Haryana Administration and Welfare
Overview
Haryana Administration and Welfare is a crucial component of the Haryana General Knowledge section in HTET. This topic tests your understanding of how the state is governed, its administrative divisions, judicial setup, and the various welfare schemes launched by the state government. Questions typically focus on factual recall—number of districts, names of divisions, key welfare schemes and their beneficiaries, and Haryana's impressive sports achievements.
For HTET aspirants, this section carries significant weightage because it directly relates to your role as a teacher in Haryana schools. You may need to guide students about government schemes or understand administrative processes affecting education. Expect 3–5 questions from this topic, often testing recent schemes, district-level facts, and sports personalities from Haryana.
Mastery requires memorising current administrative data (districts, divisions), understanding the structure of governance, knowing flagship welfare schemes with their target groups, and being aware of Haryana's sports legacy—particularly Olympic and Commonwealth Games medallists.
Key Concepts
- **Haryana has 22 districts** grouped into 6 administrative divisions, each headed by a Divisional Commissioner. The divisions are Ambala, Karnal, Rohtak, Hisar, Gurugram, and Faridabad.
- **The state has a unicameral legislature**—the Haryana Vidhan Sabha with 90 seats. The Chief Minister heads the state executive, while the Governor is the constitutional head.
- **Punjab and Haryana High Court** at Chandigarh serves both states, with Chandigarh as the shared capital—a unique arrangement since the 1966 reorganisation.
- **Panchayati Raj in Haryana** follows the three-tier system: Gram Panchayat (village), Panchayat Samiti (block), and Zila Parishad (district).
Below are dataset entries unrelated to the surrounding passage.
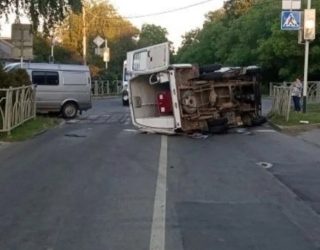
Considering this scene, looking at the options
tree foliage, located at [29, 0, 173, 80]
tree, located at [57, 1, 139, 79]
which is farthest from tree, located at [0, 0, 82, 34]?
tree, located at [57, 1, 139, 79]

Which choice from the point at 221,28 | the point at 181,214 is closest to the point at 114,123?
the point at 181,214

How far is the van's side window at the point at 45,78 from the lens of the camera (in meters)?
26.4

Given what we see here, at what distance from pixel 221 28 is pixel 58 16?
58592 millimetres

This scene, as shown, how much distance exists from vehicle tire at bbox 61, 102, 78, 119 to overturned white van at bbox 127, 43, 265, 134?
7585mm

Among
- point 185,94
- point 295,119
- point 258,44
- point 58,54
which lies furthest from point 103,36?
point 185,94

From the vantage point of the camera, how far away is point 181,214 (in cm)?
797

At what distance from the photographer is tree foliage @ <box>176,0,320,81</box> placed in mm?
47969

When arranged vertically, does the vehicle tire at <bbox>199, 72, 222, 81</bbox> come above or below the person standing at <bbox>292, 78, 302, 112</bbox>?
above

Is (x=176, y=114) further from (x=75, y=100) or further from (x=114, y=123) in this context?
(x=75, y=100)

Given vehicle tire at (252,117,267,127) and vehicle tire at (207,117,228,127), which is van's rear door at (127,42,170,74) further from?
vehicle tire at (252,117,267,127)

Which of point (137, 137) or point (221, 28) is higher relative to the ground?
point (221, 28)

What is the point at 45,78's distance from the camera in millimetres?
26516

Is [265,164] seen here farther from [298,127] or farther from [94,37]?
[94,37]

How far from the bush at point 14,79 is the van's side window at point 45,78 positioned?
135 inches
Haryana was among the first states to implement 33% reservation for women in panchayats.
- **Beti Bachao Beti Padhao** was launched from Panipat in January 2015 to address the declining child sex ratio and promote girl child education—Haryana was chosen due to its low sex ratio.
- **Saksham Yuva Yojana** provides unemployment allowance to educated unemployed youth and incentivises skill development and employment.
- **Haryana is a sports powerhouse**, contributing the highest number of Olympic medallists per capita in India, with wrestling, boxing, and athletics being dominant disciplines.
- **Akhada tradition** is deeply rooted in Haryana's rural culture, producing world-class wrestlers and forming the foundation of the state's sports excellence.